→ **PARTS OF THE EXERCISE**
A – Answer these questions from the passage on photographic film processing:
(i) What is given as a preferred method for applying processing composition?
(ii) Where is the transparent cover sheet located?
(iii) When the developer is incorporated in the photographic element or cover sheet, what role does the alkaline solution play?
B – From the passage on photographic film processing, extract the text from "In a preferred embodiment of our" up to and including "as described above.".

→ **DOCUMENT PASSAGE**
=-=-=-=-=
The photographic element in the above-described process can be treated with an alkaline processing composition to effect or initiate development in any manner. A preferred method for applying processing composition is by use of a rupturable container or pod which contains the composition.
In a preferred embodiment of our invention the photographic assemblage comprises:
(a) a photosensitive element comprising a support having thereon at least one silver halide emulsion layer having associated therewith a dye image-providing material;
(b) a transparent cover sheet located over the layer outermost from the support of the photosensitive element;
(c) a dye image-receiving layer located either in the photosensitive element or on the transparent cover sheet; and
(d) an alkaline processing composition and means containing same for discharge between the photosensitive element and the transparent cover sheet;
and wherein the assemblage contains a stripping agent as described above.
In a preferred embodiment of the invention, the means containing the alkaline processing composition is a rupturable container or pod which is adapted to be positioned during processing of the film unit so that a compressive force applied to the container by pressure-applying members, such as would be found in a camera designed for in-camera processing, will effect a discharge of the container's contents within the film unit. In general, the processing composition employed in this invention contains the developing agent for development, although the composition could also just be an alkaline solution where the developer is incorporated in the photographic element or cover sheet, in which case the alkaline solution serves to activate the incorporated developer.
=-=-=-=-=
(Spatial reasoning question data)
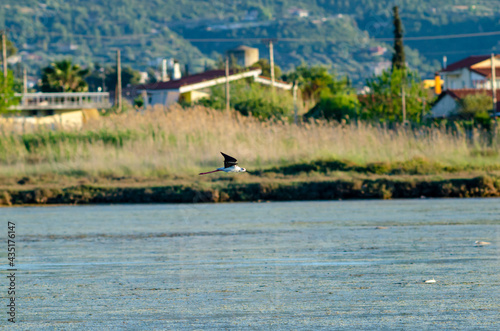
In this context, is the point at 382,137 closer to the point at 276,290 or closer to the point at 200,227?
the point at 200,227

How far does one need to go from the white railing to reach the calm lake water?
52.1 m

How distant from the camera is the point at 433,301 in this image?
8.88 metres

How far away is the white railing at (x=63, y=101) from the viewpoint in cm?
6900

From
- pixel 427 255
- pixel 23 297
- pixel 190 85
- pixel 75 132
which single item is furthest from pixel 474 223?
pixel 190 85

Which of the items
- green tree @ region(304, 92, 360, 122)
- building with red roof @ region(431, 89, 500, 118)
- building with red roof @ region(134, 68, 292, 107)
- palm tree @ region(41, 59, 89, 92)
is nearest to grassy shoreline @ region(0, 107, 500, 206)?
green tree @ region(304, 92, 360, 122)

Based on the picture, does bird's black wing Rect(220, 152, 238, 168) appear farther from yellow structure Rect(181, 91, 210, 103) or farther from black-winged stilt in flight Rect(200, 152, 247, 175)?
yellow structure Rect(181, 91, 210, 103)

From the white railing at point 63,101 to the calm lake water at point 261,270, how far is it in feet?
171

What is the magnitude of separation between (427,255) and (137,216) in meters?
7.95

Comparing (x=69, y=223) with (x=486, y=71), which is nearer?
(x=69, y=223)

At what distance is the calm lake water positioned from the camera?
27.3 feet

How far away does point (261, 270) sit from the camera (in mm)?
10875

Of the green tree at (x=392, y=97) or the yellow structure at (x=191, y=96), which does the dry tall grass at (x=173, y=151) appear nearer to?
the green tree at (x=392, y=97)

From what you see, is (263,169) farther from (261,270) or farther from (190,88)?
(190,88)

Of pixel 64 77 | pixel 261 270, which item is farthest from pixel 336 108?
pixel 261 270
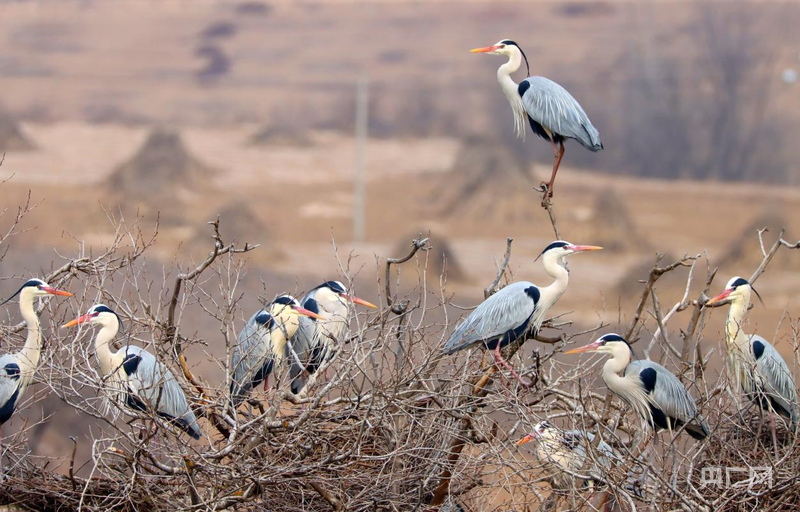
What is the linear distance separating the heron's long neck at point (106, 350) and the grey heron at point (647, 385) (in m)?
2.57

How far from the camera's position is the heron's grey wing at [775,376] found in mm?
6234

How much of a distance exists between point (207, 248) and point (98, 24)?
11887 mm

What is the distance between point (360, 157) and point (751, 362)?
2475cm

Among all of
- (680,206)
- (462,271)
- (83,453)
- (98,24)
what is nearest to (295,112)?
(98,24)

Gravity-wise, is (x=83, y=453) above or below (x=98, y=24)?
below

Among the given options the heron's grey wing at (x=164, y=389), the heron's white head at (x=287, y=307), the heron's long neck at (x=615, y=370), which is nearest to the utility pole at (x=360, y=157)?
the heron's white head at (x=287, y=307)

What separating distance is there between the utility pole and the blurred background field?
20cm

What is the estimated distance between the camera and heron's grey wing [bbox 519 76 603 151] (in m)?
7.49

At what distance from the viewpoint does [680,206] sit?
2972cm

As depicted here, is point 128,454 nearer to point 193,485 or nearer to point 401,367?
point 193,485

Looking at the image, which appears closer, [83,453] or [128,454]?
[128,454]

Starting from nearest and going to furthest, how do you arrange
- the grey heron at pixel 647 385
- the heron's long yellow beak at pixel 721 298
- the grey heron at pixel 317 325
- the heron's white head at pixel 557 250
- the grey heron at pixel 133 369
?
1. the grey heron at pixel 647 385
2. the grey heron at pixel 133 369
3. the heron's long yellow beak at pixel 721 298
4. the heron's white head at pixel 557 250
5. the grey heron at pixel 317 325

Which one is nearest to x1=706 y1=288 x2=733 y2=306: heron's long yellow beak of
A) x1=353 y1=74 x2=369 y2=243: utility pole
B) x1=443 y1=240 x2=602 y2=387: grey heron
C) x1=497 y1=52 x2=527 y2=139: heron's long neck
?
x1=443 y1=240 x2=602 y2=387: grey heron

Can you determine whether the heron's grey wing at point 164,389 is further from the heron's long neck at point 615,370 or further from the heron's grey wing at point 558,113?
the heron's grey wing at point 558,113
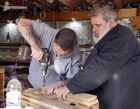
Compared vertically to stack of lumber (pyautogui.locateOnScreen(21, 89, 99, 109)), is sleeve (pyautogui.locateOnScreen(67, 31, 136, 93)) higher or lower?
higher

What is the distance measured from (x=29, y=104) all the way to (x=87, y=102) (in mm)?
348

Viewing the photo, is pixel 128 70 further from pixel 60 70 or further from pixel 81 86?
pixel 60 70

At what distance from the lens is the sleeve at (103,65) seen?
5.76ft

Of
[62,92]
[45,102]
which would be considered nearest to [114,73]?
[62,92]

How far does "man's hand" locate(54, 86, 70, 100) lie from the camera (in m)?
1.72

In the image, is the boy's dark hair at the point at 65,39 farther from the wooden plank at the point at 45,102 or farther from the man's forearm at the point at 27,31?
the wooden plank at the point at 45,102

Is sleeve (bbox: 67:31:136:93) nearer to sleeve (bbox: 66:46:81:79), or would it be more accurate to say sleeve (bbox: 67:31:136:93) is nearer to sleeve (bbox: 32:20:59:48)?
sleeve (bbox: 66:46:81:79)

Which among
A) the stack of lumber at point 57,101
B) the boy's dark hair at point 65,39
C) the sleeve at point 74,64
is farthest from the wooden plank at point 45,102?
=-=-=-=-=
→ **RESPONSES TO THE TASKS**
A –
(i) Using a rupturable container or pod that contains the composition.
(ii) Over the layer outermost from the support of the photosensitive element.
(iii) It serves to activate the incorporated developer.

B –
In a preferred embodiment of our invention the photographic assemblage comprises:
(a) a photosensitive element comprising a support having thereon at least one silver halide emulsion layer having associated therewith a dye image-providing material;
(b) a transparent cover sheet located over the layer outermost from the support of the photosensitive element;
(c) a dye image-receiving layer located either in the photosensitive element or on the transparent cover sheet; and
(d) an alkaline processing composition and means containing same for discharge between the photosensitive element and the transparent cover sheet;
and wherein the assemblage contains a stripping agent as described above.